● **Excerpts from a spatial dataset**:
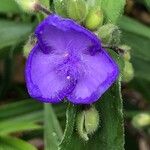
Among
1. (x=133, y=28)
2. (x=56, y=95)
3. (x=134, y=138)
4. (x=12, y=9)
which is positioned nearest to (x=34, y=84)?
(x=56, y=95)

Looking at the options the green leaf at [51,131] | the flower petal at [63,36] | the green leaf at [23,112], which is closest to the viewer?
the flower petal at [63,36]

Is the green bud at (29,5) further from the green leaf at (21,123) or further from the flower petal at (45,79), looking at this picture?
the green leaf at (21,123)

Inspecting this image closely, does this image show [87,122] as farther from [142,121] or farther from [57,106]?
[57,106]

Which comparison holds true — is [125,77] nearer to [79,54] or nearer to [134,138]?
[79,54]

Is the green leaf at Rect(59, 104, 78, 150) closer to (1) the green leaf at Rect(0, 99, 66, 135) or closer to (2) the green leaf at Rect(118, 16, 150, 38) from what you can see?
(1) the green leaf at Rect(0, 99, 66, 135)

● **YOUR TASK**:
Write out every line of the items above as a JSON list of strings, one string per line, skipping blank lines and leaving out the pictures.

● **SOLUTION BELOW**:
[
  "Among",
  "1. (x=133, y=28)",
  "2. (x=56, y=95)",
  "3. (x=134, y=138)",
  "4. (x=12, y=9)",
  "which is positioned nearest to (x=34, y=84)?",
  "(x=56, y=95)",
  "Looking at the options the green leaf at [51,131] | the flower petal at [63,36] | the green leaf at [23,112], which is closest to the viewer?",
  "the flower petal at [63,36]",
  "Is the green bud at (29,5) further from the green leaf at (21,123) or further from the flower petal at (45,79), looking at this picture?",
  "the green leaf at (21,123)",
  "Inspecting this image closely, does this image show [87,122] as farther from [142,121] or farther from [57,106]?",
  "[57,106]",
  "Which comparison holds true — is [125,77] nearer to [79,54] or nearer to [134,138]?",
  "[79,54]",
  "Is the green leaf at Rect(59, 104, 78, 150) closer to (1) the green leaf at Rect(0, 99, 66, 135) or closer to (2) the green leaf at Rect(118, 16, 150, 38) from what you can see?",
  "(1) the green leaf at Rect(0, 99, 66, 135)"
]